### WORK INSTRUCTIONS
Once you reach the line containing "sets of networks." in the data below, restate each line word for word up to and including the one containing "between the networks".

[Items from a dataset]
⁂

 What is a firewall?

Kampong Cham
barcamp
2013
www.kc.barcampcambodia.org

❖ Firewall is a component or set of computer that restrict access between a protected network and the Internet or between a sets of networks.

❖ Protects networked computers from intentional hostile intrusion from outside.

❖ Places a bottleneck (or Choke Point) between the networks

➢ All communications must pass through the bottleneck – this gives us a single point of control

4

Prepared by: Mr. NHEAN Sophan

⁂

### TASK SOLUTION
❖ Firewall is a component or set of computer that restrict access between a protected network and the Internet or between a sets of networks.

❖ Protects networked computers from intentional hostile intrusion from outside.

❖ Places a bottleneck (or Choke Point) between the networks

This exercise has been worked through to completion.